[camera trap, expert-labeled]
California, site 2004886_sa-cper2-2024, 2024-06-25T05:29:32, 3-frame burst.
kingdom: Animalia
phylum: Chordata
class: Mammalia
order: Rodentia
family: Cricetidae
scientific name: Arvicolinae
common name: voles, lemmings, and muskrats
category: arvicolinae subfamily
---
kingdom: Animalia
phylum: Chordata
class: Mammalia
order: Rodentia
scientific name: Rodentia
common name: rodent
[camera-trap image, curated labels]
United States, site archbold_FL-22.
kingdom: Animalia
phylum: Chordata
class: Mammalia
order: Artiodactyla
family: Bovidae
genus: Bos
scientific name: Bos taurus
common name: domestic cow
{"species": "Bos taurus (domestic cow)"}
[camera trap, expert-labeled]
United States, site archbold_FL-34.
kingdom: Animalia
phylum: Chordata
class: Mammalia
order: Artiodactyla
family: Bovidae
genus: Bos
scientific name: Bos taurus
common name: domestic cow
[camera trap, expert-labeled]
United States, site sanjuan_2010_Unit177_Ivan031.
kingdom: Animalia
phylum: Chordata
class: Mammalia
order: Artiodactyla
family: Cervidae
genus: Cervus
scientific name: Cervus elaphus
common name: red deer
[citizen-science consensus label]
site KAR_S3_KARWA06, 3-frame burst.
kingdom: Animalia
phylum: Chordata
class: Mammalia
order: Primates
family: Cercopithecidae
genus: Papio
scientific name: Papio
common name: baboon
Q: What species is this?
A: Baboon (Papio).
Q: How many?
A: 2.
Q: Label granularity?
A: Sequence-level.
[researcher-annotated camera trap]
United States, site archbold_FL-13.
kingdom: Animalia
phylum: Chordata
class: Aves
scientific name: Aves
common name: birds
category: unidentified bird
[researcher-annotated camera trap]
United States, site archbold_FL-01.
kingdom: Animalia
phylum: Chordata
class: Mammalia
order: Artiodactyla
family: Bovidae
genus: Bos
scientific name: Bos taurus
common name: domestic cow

- **Exercise requirements**:
In the material above, each line with the word "States" should be copied.

- **Task answer**:
United States, site archbold_FL-22.
United States, site archbold_FL-34.
United States, site sanjuan_2010_Unit177_Ivan031.
United States, site archbold_FL-13.
United States, site archbold_FL-01.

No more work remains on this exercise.